El Anatsui, Stressed World, 2011, aluminum and copper wire.

COURTESY THE ARTIST AND JACK SHAINMAN GALLERY, NEW YORK

Anatsui’s most famous pieces—vast, shimmering works crafted from bottlecaps that the artist has been making since 2000—likewise render the effects of violent histories in abstract terms. The materials used in these works foreground the Triangle Trade, through which goods were exchanged, often by force, between Europe, Africa and the Americas during the time of slavery. Rum from the West Indies was brought to Europe and sold in Africa, and peoples living on the continent were sold in the West Indies, so that sugar cane could be harvested and rum could be produced. These bright, aluminum tapestries resemble oceans, or continents or countries studded with metropoles. Often, as with Man’s Cloth (2001), its title a reference to Ghanaian Kente fabric, Anatsui’s works read as armor, with elements suggesting the regimented colors of national flags and military service ribbons. Ragged at the edges, works like Man’s Cloth are meditations on masculinity, tribalism, and conflict, and their impacts across cultures and time.
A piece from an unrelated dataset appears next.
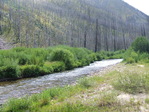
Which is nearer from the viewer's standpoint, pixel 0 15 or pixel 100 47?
pixel 0 15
El Anatsui, Logoligi Logarithm, 2019, installation view at Haus der Kunst, Munich.

MAXIMILIAN GEUTER

The significance of the materials chosen for Anatsui’s beautiful sculptures are illuminated by viscerally poetic titles. For Strips of Earth’s Skin (2008), Anatsui strung elements together such that they look like ammo belts, and worked bottle caps hang in ragged strips as if peeled from bodies, exposing the ecocide and genocide driven by the extraction of precious resources.

The amount of labor put into making these works is palpable, particularly in Logoligi Logarithm (2019), a maze of 65 screens suspended from different heights. Made from ring seals, the installation evokes the sails of a ship, camouflage nets, and the wings of a theatre all at once. It effortlessly conveys the allure of colonial adventure, the violence it wrought, and the illusions that sustained it. Extraordinarily, therefore, moving through it feels like being wrapped in an embrace and a calling down of ancestors. The title references a poem by Atukwei Okai—a friend of Anatsui who died last year—dedicated to the son of a friend who died young. The poem invokes heroes of independence movements in Ghana and elsewhere, as well as Frantz Fanon, Bob Dylan, and Fyodor Dostoevsky.

The focus on Anatsui’s vested interest in languages, belief systems, and styles independent of the Western canon is a triumph of this exhibition, given that the discourse surrounding the artist’s work so often fixates on the scale, formal skill and references to global consumerism in Anatsui’s art—aspects more palatable to European and American audiences. It is a fitting send-off for Enwezor, who spent a career spotlighting non-Western creators on their own terms and shaping a truly global contemporary art discourse. The question now becomes: Will Enwezor’s legacy at the Haus der Kunst be allowed to continue?